着席して直ぐに椅子の下に用意されているヘッドフォンを耳にかける。この作品は音声をヘッドフォンで聞く映画だった。
ヘッドフォンをつけると直ぐに右側に座った人がボリボリとポテトチップスを食べ始めたのかと思ったら、その音も作品の一部でヘッドフォンからの音だ。

映画の内容は回想と夢と現実の境目を無くしたもので殆ど物語がない。
ヘッドフォンからの音が見ている者の視線をいやが上にもスクリーンに集中させる。

記憶を失って入院している男性が主人公のようだ。世話をする看護婦が彼を覚醒させて病院から逃亡させようとしている。大学の医者が入院中の男性の脳にさらに処置を施そうと迫ってくる(ように見える)。
ずっと白黒だった画面が燃えている家のシーンでカラーに変わり、作品もここで突然終わる。

映画のようで映画ではないような不思議な作品だった。この作品は2001年の第49回Venice BiennaleのCanadian Pavilionで公開されCanada's Awardを受賞した作品だそうだ。

"The Paradise Institutete"会場入口。

Janet Cardiff'のもう一つの作品“Forest Walk”は受付でCDプレーヤーとヘッドフォンを借りるところから始まる。

Banff Center内の林の中に設けられたスタート地点に立って予めセットされているCDを再生する。後はヘッドフォンから流れてくる音声ガイドに従って林の中を進みゴールを目指すという作品だった。

スタート直後は設定されたコースを歩いていたようだが、気づくと林の上の方でHelenaが手を振る姿に出会った。
どうやら途中からコースを外れてしまったようだが新鮮な体験だった。

Banff Center内の林の中に大きめのロッジが点在する一角がある。
州の審査をパスした音楽、絵画、彫刻、文学など各ジャンルの作家達が2年間、創作活動をするためにここで暮らしているそうだ。Helenaもここで過ごしたことがあるそうで、ここでの創作活動は作家にとって天国のようだと言っていた。

ロッジ滞在中は一切の費用を州政府が負担するのだという。ロッジ界隈は立ち入り禁止になっていたのだがそっと通り抜けさせてもらった。

一棟一棟が異なったデザインのロッジ。

Banff Townを後にしてレイク・ルイーズ(Lake Louise)に向かう。
Lake Louiseはあまりにも有名な観光地だが着いてみると観光客も少なく、ひっそりとした雰囲気の中に薄緑色の湖面が光っている。

◆ 課題一覧:
A - バンフの紀行文について、次の問いに答えてください。
(i) ヘッドフォンで音声を聞く映画作品で、白黒だった画面がカラーに変わるのはどの場面ですか。
(ii) "Forest Walk"は受付で何を借りるところから始まりますか。
(iii) ロッジに滞在する作家の費用は、すべてどこが負担しますか。
B - バンフの紀行文を、最後の文の後から書き継いでください。
次のデータはバンフの紀行文とは無関係です。

データセット項目
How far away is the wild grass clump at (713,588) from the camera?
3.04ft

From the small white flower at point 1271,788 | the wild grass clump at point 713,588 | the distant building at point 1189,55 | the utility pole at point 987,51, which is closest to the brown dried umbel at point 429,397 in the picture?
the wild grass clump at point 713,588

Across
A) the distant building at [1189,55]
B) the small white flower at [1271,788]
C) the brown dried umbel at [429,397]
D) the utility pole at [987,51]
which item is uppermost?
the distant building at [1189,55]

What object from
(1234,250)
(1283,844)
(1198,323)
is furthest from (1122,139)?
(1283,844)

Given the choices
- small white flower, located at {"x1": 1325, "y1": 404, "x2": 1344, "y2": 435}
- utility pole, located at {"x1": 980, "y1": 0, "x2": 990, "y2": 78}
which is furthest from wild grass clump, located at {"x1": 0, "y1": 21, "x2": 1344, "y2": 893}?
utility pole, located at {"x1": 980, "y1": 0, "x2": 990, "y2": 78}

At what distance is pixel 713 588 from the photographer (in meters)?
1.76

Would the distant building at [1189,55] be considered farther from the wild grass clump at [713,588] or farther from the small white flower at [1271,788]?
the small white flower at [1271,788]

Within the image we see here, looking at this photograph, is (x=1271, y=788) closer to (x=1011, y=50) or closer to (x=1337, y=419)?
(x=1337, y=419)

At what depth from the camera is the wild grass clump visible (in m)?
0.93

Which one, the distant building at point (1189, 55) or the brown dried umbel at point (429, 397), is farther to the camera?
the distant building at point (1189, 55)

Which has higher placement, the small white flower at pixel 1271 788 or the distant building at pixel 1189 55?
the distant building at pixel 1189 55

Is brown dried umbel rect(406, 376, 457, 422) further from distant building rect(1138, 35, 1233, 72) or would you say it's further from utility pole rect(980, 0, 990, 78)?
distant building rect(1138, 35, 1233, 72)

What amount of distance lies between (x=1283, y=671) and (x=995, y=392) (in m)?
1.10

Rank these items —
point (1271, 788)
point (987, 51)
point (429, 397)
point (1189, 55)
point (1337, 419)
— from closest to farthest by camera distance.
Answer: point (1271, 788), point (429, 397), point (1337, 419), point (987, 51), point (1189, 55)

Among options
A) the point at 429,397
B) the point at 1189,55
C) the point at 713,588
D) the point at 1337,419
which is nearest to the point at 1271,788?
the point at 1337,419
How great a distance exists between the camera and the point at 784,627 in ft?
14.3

◆ 課題の解答:
A -
(i) 燃えている家のシーン
(ii) CDプレーヤーとヘッドフォン
(iii) 州政府

B -
湖の畔に建つThe Fairmont Chateau Lake Louiseがその右隣の空き地に別館を増築中で、これに対してHelenaは強い不満と苦情を呈している。環境アセスメントが機能していればこんなことは起こらないのに、一度失ったら取り戻すことができない自然と景観が大いに損なわれていると残念がっている。

レイク・ルイーズ。

Chateau Lake Louiseを少し過ぎた辺で湖を巡る路から分かれて山路 (Lake Agnes Trail) に入りLake Agnesを目指す。
ときどき下ってくるハイカー達とすれ違う。

このハイキングコースは観光客に人気がある。途中でこじんまりと寂し気な佇まいの湖というより池のようなMirror Lakeに出会う。湖面は綺麗な緑色をしている。

Mirror Lake。

小休止の後さらに上を目指す。

馬に乗って下りてくる7 - 8人のグループに行き会う。
Lake Agnesとその畔に建つLake Agnes Tea Houseにたどり着く。

Lake Agnes。

Lake Agnesの畔に建つLake Agnes Tea Houseで休憩。Tea Houseのベランダで暖かいココアを楽しむ。
休んでいる間もリスがテーブルまで上がって来る。カップの側で後足で立ち上がり前足をそろえて差し出すようすは食べ物をねだっているように見えるが、別に物乞いをしているのでもないそうだ。

Helenaは、人と自然は一定の距離を保つ必要があるといって近寄りすぎると優しく追い返していた。
私達が到着して30分も経たない内に閉店になってしまった。5時が閉店時間だという。

Lake Agnes Tea House。

Lake Agnesから落ちる滝の落ち口の上に開けた遠望。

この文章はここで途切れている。